>> Begin

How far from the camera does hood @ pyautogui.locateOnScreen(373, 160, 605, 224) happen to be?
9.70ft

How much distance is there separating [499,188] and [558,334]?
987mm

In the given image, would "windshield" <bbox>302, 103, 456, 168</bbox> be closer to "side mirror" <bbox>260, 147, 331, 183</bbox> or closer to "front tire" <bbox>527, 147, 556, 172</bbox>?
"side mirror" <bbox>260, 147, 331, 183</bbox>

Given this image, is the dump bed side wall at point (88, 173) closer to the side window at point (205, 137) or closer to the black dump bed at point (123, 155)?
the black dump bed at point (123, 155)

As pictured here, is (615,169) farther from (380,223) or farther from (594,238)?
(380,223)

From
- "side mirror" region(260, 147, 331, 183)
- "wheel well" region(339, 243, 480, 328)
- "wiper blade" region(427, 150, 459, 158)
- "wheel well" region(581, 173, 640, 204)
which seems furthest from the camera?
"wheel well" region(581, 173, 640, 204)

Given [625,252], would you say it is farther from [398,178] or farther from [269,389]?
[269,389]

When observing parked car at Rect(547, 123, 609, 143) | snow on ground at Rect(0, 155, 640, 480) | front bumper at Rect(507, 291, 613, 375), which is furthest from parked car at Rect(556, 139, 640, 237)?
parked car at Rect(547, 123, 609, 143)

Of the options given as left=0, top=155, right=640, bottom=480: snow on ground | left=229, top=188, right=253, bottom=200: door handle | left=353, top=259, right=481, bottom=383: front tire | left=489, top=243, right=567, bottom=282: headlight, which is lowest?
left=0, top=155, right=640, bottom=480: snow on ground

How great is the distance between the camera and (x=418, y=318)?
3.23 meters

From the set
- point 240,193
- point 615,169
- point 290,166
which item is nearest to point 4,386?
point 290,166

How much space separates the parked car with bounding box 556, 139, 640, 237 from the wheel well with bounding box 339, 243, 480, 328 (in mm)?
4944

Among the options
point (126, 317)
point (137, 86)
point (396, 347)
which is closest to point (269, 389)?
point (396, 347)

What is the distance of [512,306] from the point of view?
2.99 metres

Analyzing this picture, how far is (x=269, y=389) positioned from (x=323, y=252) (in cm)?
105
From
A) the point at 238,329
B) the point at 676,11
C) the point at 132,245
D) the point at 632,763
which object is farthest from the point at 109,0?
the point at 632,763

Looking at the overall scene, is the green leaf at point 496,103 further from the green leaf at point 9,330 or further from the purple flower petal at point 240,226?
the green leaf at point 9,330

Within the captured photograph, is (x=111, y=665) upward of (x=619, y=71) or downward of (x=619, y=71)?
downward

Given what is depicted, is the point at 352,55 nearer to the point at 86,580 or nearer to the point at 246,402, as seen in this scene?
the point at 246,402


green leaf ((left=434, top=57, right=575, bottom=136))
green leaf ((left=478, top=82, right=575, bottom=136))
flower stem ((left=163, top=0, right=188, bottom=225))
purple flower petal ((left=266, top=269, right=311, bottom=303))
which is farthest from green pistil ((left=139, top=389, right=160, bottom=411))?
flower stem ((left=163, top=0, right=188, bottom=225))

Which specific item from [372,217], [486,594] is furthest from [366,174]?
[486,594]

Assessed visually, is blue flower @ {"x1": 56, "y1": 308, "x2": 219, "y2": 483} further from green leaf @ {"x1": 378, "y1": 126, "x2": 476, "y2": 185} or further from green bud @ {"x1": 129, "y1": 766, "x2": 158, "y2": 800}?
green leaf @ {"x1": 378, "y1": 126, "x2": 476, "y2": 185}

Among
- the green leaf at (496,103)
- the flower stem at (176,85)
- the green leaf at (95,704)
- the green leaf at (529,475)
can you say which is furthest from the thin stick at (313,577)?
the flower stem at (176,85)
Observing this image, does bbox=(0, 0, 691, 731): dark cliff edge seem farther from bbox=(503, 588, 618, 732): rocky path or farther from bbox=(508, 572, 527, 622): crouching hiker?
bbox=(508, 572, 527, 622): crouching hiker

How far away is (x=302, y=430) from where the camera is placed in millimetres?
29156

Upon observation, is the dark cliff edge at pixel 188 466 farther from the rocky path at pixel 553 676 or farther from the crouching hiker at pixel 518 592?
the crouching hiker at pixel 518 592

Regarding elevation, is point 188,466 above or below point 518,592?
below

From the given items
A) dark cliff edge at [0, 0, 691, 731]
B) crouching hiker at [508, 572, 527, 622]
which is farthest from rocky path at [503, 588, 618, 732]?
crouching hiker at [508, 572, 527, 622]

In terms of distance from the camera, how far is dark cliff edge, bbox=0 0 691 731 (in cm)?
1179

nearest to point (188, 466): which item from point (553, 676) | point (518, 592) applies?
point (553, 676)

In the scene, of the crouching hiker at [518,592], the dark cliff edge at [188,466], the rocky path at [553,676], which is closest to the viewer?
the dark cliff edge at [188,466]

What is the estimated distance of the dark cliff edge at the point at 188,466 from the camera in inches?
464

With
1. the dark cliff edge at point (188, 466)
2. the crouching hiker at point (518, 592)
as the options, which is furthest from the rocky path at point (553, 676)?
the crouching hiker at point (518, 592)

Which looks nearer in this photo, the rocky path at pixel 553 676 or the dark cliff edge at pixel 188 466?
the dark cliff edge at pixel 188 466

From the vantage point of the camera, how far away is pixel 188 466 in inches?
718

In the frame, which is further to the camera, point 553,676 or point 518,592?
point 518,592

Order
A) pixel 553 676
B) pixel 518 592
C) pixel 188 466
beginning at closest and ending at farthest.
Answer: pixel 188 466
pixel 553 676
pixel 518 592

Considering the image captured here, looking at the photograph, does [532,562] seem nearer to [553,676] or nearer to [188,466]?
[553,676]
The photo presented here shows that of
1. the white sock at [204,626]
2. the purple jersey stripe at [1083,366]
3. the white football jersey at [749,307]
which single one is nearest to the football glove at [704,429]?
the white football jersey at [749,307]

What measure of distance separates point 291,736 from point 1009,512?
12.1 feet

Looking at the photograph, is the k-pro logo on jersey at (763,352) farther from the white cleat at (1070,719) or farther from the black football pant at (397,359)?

>> End

Give back all the records exactly as they stand.

How far from the camera does hood @ pyautogui.locateOnScreen(373, 160, 605, 224) happen to be?
9.70ft

How much distance is there separating [499,188] and [558,334]?
987mm

In the given image, would "windshield" <bbox>302, 103, 456, 168</bbox> be closer to "side mirror" <bbox>260, 147, 331, 183</bbox> or closer to "front tire" <bbox>527, 147, 556, 172</bbox>?
"side mirror" <bbox>260, 147, 331, 183</bbox>

Given this image, is the dump bed side wall at point (88, 173) closer to the side window at point (205, 137) or closer to the black dump bed at point (123, 155)?
the black dump bed at point (123, 155)

As pictured here, is (615,169) farther from (380,223) or farther from (594,238)?
(380,223)

From
- "side mirror" region(260, 147, 331, 183)
- "wheel well" region(339, 243, 480, 328)
- "wiper blade" region(427, 150, 459, 158)
- "wheel well" region(581, 173, 640, 204)
which seems furthest from the camera?
"wheel well" region(581, 173, 640, 204)

Given [625,252], would you say it is farther from [398,178] or farther from [269,389]?
[269,389]

When observing parked car at Rect(547, 123, 609, 143) | snow on ground at Rect(0, 155, 640, 480) | front bumper at Rect(507, 291, 613, 375), which is furthest from parked car at Rect(556, 139, 640, 237)?
parked car at Rect(547, 123, 609, 143)

Of the options given as left=0, top=155, right=640, bottom=480: snow on ground | left=229, top=188, right=253, bottom=200: door handle | left=353, top=259, right=481, bottom=383: front tire | left=489, top=243, right=567, bottom=282: headlight, which is lowest?
left=0, top=155, right=640, bottom=480: snow on ground

How great is the distance between the camera and (x=418, y=318)?
3.23 meters

From the set
- point 240,193
- point 615,169
- point 290,166
which item is nearest to point 4,386?
point 290,166

How much space separates the parked car with bounding box 556, 139, 640, 237 from the wheel well with bounding box 339, 243, 480, 328 (in mm)?
4944

Among the options
point (126, 317)
point (137, 86)
point (396, 347)
which is closest to point (269, 389)?
point (396, 347)

What is the distance of [512,306] from the point of view?
2.99 metres

Analyzing this picture, how far is (x=269, y=389) positioned from (x=323, y=252) (in cm)?
105
From
A) the point at 238,329
B) the point at 676,11
C) the point at 132,245
D) the point at 632,763
which object is farthest from the point at 109,0?
the point at 632,763

Looking at the overall scene, is the green leaf at point 496,103 further from the green leaf at point 9,330 or further from the purple flower petal at point 240,226?
the green leaf at point 9,330

Within the captured photograph, is (x=111, y=665) upward of (x=619, y=71) or downward of (x=619, y=71)?
downward

Given what is depicted, is the point at 352,55 nearer to the point at 86,580 or nearer to the point at 246,402, as seen in this scene?
the point at 246,402


green leaf ((left=434, top=57, right=575, bottom=136))
green leaf ((left=478, top=82, right=575, bottom=136))
flower stem ((left=163, top=0, right=188, bottom=225))
purple flower petal ((left=266, top=269, right=311, bottom=303))
which is farthest from green pistil ((left=139, top=389, right=160, bottom=411))?
flower stem ((left=163, top=0, right=188, bottom=225))

Which specific item from [372,217], [486,594] is furthest from [366,174]?
[486,594]

Assessed visually, is blue flower @ {"x1": 56, "y1": 308, "x2": 219, "y2": 483} further from green leaf @ {"x1": 378, "y1": 126, "x2": 476, "y2": 185} or further from green bud @ {"x1": 129, "y1": 766, "x2": 158, "y2": 800}?
green leaf @ {"x1": 378, "y1": 126, "x2": 476, "y2": 185}

Among
- the green leaf at (496,103)
- the flower stem at (176,85)
- the green leaf at (95,704)
- the green leaf at (529,475)
can you say which is furthest from the thin stick at (313,577)?
the flower stem at (176,85)
Observing this image, does bbox=(0, 0, 691, 731): dark cliff edge seem farther from bbox=(503, 588, 618, 732): rocky path or farther from bbox=(508, 572, 527, 622): crouching hiker?
bbox=(508, 572, 527, 622): crouching hiker

How far away is (x=302, y=430) from where the camera is placed in millimetres?
29156

Upon observation, is the dark cliff edge at pixel 188 466 farther from the rocky path at pixel 553 676 or farther from the crouching hiker at pixel 518 592?
the crouching hiker at pixel 518 592

Regarding elevation, is point 188,466 above or below point 518,592?
below

From the given items
A) dark cliff edge at [0, 0, 691, 731]
B) crouching hiker at [508, 572, 527, 622]
which is farthest from rocky path at [503, 588, 618, 732]?
crouching hiker at [508, 572, 527, 622]

In terms of distance from the camera, how far is dark cliff edge, bbox=0 0 691 731 (in cm)?
1179

nearest to point (188, 466): which item from point (553, 676) | point (518, 592) applies?
point (553, 676)

In the scene, of the crouching hiker at [518,592], the dark cliff edge at [188,466], the rocky path at [553,676], which is closest to the viewer?
the dark cliff edge at [188,466]

What is the estimated distance of the dark cliff edge at the point at 188,466 from the camera in inches?
464

With
1. the dark cliff edge at point (188, 466)
2. the crouching hiker at point (518, 592)
as the options, which is furthest from the rocky path at point (553, 676)?
the crouching hiker at point (518, 592)

Which looks nearer in this photo, the rocky path at pixel 553 676 or the dark cliff edge at pixel 188 466?
the dark cliff edge at pixel 188 466

From the vantage point of the camera, how far away is pixel 188 466 in inches?
718

In the frame, which is further to the camera, point 553,676 or point 518,592?
point 518,592

Order
A) pixel 553 676
B) pixel 518 592
C) pixel 188 466
beginning at closest and ending at farthest.
Answer: pixel 188 466
pixel 553 676
pixel 518 592

Considering the image captured here, looking at the photograph, does [532,562] seem nearer to [553,676] or nearer to [188,466]?
[553,676]
The photo presented here shows that of
1. the white sock at [204,626]
2. the purple jersey stripe at [1083,366]
3. the white football jersey at [749,307]
which single one is nearest to the football glove at [704,429]?
the white football jersey at [749,307]

What measure of distance separates point 291,736 from point 1009,512?
12.1 feet

Looking at the photograph, is the k-pro logo on jersey at (763,352) farther from the white cleat at (1070,719) or farther from the black football pant at (397,359)?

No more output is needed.